Actuellement, le Protocole est signé par 19 États (La Belgique, la Bosnie-Herzégovine, l'Estonie, la France, l'Allemagne, l'Islande, l'Italie, la Lettonie, le Luxembourg, la Norvège, la Pologne, la Slovénie, l'Espagne, la Suède, la Suisse, la Turquie, le Royaume-Uni, l'Ukraine et la Bulgarie).

LA PROPOSITION DE DIRECTIVE DU PARLEMENT EUROPÉEN ET DU CONSEIL RELATIVE À LA LUTTE CONTRE LE TERRORISME DU 3 DÉCEMBRE 2015 ET REMPLAÇANT LA DÉCISION-CADRE 2002/475/JAI DU CONSEIL RELATIVE À LA LUTTE CONTRE LE TERRORISME

La proposition de directive vise, quant à elle, à mettre en place une législation actualisée au niveau de l'Union, en établissant des règles minimales relatives à la définition des infractions terroristes, des infractions liées à un groupe terroriste ou à des activités terroristes et des sanctions applicables dans ce domaine.

Mettant en oeuvre les obligations découlant du Protocole additionnel précité, il était nécessaire de réviser la décision-cadre 2002/475/JAI. Ce texte n'incriminait le financement du terrorisme que dans la mesure où ce financement était fourni à un groupe terroriste, mais pas s'il était fourni pour toutes les infractions liées aux activités terroristes, y compris le recrutement, l'entraînement ou les voyages à l'étranger à des fins de terrorisme. La proposition de directive permet, elle, d'incriminer les éléments suivants : la tentative de recrutement et entraînement, le voyage à l'étranger dans le but de participer aux activités d'un groupe terroriste et le financement des diverses infractions terroristes définies dans le projet de directive, et ce, conformément à la résolution n° 2178 du Conseil de sécurité.

Compte tenu de la menace terroriste en constante évolution venant s'ajouter à la menace émanant des combattants terroristes étrangers qui se rendent dans des pays tiers pour participer à des activités terroristes, la proposition prévoit également d'incriminer le fait de se rendre dans quelque pays que ce soit, y compris au sein de l'Union, et y compris dans le pays de résidence ou de nationalité de l'auteur de l'infraction.
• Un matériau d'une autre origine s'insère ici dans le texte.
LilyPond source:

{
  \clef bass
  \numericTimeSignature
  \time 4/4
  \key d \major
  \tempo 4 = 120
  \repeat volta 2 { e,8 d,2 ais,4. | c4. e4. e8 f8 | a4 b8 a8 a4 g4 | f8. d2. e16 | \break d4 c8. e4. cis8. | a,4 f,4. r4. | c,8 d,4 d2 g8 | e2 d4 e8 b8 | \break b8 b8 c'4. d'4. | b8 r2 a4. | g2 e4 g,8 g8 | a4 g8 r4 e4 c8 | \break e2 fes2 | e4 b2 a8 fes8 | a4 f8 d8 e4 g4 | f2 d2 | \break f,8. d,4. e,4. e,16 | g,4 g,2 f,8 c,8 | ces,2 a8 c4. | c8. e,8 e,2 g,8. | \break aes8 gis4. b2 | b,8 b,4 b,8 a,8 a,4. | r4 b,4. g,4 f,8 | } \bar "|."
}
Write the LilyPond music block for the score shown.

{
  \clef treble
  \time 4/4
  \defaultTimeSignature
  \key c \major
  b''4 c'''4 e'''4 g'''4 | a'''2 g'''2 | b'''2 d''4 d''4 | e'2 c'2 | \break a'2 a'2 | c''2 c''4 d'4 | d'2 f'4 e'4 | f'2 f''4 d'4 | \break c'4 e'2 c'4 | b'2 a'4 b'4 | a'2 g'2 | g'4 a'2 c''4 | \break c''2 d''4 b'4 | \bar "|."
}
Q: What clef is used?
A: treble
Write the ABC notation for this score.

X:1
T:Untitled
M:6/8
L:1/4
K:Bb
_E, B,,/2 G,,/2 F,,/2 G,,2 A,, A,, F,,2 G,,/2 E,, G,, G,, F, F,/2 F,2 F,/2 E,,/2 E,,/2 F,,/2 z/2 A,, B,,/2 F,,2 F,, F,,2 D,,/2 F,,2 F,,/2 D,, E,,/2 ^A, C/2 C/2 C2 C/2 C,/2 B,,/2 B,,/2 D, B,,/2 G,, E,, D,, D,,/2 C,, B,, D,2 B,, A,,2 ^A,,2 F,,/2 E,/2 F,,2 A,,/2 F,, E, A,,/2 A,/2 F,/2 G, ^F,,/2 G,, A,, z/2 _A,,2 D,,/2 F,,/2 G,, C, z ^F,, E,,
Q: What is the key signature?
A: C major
La proposition améliore aussi les dispositions existantes relatives à la complicité, à l'incitation et à la tentative, ainsi que les règles de compétence, afin de garantir une application cohérente et efficace des dispositions concernées.

Soutenue par la présidence néerlandaise, au nom du Conseil, la proposition de la Commission a reçu un accueil plutôt favorable des députés de la commission Libé du Parlement européen, même si des questions ont été posées sur la définition des droits fondamentaux et sur ce qu'il convenait d'entendre par « voyages à des fins terroristes ».